The five clinics—located in Rietvallei, Newlands, Pimville, Lenasia Ext 10 and Fleurhof—were chosen not only for logistics, but because of the critical roles they play in communities where public health infrastructure is limited.
The decision to focus on menstrual health is deliberate. For many girls and women in South Africa, period poverty quietly shapes whether they can attend school, go to work, or fully participate in public life. It is a social issue often treated as a private matter. By addressing it, MTN is not only distributing essential products. It is asking more fundamental questions about what inclusion really means.

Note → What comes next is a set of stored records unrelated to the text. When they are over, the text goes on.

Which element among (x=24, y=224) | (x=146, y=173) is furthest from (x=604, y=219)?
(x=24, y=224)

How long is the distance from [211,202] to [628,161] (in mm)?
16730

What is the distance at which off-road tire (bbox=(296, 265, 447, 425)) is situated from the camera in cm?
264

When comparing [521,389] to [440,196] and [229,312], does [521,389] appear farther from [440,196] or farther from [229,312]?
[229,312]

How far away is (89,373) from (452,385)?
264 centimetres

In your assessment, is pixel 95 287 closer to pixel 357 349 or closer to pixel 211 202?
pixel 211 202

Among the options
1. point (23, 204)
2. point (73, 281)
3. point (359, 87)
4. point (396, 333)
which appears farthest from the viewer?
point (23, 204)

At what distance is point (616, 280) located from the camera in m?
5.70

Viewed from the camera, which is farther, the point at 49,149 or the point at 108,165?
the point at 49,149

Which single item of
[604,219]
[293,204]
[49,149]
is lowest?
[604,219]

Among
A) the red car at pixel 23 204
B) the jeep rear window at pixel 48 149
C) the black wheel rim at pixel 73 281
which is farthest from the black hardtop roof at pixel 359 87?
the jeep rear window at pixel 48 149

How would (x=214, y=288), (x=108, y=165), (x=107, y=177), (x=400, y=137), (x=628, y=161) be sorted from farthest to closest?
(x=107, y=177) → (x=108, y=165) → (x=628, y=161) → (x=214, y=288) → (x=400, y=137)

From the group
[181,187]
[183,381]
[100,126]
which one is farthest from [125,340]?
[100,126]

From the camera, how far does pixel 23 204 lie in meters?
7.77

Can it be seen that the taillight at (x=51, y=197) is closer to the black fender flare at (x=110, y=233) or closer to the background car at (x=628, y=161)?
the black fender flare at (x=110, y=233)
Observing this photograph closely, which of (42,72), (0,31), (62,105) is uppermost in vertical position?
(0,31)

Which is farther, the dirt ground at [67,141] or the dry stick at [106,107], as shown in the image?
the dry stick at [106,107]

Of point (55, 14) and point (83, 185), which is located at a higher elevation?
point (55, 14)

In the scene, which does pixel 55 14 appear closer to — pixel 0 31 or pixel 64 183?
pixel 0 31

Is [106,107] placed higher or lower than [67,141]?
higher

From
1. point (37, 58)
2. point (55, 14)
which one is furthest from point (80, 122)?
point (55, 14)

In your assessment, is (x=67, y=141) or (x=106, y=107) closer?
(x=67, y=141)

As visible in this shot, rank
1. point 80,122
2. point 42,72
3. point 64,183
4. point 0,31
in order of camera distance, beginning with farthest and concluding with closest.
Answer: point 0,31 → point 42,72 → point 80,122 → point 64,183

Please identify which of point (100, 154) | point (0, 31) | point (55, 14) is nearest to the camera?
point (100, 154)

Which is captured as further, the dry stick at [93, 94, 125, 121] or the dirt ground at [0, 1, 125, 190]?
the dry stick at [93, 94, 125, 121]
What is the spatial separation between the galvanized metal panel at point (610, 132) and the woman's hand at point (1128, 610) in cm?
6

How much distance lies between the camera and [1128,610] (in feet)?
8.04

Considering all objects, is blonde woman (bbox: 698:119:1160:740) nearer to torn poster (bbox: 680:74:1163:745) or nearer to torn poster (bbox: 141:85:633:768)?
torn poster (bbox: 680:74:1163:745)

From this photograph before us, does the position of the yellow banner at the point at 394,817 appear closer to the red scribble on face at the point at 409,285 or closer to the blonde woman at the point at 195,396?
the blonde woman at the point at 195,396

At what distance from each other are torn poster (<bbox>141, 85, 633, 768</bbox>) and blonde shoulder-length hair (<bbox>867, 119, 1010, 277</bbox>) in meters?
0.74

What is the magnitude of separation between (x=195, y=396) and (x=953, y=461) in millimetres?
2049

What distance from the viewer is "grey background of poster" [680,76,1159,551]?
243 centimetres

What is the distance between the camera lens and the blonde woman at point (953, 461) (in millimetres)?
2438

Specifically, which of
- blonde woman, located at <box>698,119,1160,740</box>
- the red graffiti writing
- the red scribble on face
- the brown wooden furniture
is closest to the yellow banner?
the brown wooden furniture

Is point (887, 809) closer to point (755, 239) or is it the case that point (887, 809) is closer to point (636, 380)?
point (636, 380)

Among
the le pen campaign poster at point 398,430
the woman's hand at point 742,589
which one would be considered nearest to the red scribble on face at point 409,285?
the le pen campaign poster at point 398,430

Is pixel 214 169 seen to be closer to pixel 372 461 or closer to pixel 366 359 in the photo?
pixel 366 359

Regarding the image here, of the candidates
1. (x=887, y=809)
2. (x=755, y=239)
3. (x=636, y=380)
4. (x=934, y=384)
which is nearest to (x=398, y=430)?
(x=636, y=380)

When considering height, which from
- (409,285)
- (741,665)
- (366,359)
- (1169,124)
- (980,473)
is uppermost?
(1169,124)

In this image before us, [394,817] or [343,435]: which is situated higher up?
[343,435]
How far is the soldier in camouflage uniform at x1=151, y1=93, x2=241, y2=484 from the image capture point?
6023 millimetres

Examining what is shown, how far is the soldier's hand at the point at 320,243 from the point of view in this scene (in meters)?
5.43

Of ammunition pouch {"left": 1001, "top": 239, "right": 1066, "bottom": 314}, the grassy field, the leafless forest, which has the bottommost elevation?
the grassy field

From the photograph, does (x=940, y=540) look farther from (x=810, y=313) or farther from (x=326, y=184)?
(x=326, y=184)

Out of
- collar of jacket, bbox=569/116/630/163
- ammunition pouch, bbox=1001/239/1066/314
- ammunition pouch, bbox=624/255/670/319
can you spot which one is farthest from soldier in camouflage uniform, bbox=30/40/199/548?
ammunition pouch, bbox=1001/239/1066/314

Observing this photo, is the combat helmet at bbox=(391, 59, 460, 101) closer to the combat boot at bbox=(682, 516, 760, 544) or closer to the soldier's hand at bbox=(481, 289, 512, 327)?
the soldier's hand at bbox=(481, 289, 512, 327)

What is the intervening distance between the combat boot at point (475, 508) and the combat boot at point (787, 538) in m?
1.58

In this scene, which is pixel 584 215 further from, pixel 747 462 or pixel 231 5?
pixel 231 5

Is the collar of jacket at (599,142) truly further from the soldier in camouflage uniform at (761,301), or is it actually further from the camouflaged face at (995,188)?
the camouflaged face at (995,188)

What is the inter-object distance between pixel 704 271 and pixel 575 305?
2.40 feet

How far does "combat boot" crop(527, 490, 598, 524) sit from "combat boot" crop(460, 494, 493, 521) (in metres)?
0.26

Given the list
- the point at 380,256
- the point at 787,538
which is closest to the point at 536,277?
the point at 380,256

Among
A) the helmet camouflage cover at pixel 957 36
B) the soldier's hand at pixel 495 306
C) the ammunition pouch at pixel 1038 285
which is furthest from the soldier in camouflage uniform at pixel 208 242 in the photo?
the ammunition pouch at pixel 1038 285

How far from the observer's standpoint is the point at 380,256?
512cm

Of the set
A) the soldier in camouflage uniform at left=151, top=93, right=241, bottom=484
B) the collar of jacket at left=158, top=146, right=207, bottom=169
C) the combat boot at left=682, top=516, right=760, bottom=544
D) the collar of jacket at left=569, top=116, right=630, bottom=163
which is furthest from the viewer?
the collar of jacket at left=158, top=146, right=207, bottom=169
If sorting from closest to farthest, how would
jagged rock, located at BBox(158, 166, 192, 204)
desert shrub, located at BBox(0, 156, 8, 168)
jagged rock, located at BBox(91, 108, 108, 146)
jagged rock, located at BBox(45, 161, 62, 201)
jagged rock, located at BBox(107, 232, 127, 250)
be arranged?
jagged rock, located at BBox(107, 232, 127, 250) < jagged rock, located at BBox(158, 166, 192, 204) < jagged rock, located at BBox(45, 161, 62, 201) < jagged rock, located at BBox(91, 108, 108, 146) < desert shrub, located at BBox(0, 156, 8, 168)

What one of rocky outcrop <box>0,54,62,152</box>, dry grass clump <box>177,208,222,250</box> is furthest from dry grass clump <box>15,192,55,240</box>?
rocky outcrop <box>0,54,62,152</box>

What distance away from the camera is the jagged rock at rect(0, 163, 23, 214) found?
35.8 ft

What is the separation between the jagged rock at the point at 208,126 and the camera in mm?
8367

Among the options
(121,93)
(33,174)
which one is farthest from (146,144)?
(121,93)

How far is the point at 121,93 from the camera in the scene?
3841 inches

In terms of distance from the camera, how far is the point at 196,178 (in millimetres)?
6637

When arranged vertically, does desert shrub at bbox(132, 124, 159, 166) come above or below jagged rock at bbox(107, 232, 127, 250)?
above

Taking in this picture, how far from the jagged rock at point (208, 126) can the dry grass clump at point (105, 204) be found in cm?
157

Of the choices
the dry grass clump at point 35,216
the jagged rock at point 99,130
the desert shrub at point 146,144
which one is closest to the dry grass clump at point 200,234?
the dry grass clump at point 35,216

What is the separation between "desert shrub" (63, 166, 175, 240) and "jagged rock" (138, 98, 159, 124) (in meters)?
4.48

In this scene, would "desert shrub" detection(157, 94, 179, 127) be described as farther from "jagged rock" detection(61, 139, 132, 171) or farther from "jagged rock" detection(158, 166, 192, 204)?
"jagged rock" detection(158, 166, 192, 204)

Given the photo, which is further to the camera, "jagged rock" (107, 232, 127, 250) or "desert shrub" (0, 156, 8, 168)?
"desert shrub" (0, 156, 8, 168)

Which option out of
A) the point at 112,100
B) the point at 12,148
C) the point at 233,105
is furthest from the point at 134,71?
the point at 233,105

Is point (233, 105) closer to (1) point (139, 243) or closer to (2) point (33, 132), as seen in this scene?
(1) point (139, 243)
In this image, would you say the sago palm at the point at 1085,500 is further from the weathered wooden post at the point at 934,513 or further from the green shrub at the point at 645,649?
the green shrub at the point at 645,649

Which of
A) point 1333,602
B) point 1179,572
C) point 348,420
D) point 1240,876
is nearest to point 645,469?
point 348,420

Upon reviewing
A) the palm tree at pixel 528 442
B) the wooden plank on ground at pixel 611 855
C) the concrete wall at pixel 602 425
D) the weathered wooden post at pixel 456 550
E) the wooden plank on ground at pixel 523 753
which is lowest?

Over the last few years, MTN’s digital financial services division has been expanding through its MoMo platform. What started as mobile money is now an evolving ecosystem of payments, lending and merchant tools. This campaign suggests that MTN views access more broadly. It is not only about financial tools, but about building the real-world conditions that support meaningful participation.
That is where Unjani Clinics come in. Founded in 2010, the clinics operate on a hybrid model. They are privately funded and publicly useful. Their nurse-led setup allows them to function in areas the public sector often overlooks. They also present a quiet challenge to both government and industry. If this model works, why isn’t it being replicated at scale?
“Menstrual health is healthcare. And healthcare is infrastructure,” says Lynda Toussaint, CEO of Unjani Clinics. “We need to stop thinking of these issues as peripheral.”
The campaign, which uses the theme Uplifting Lives Through Care, may not generate the same media buzz as a fintech product launch. However, it signals a change in approach. MTN is positioning itself as a player in broader systems of care and access, not only as a digital service provider.
This also reflects a shift in how fintech firms are measuring impact, especially in African markets. Products alone are no longer enough. Companies are competing on relevance and trust, which increasingly depend on how embedded they are in real social contexts.
Yes, it’s a care package. But it is also a signal that fintech companies may need to do more than scale platforms. They might need to build or support the structures that give those platforms meaning.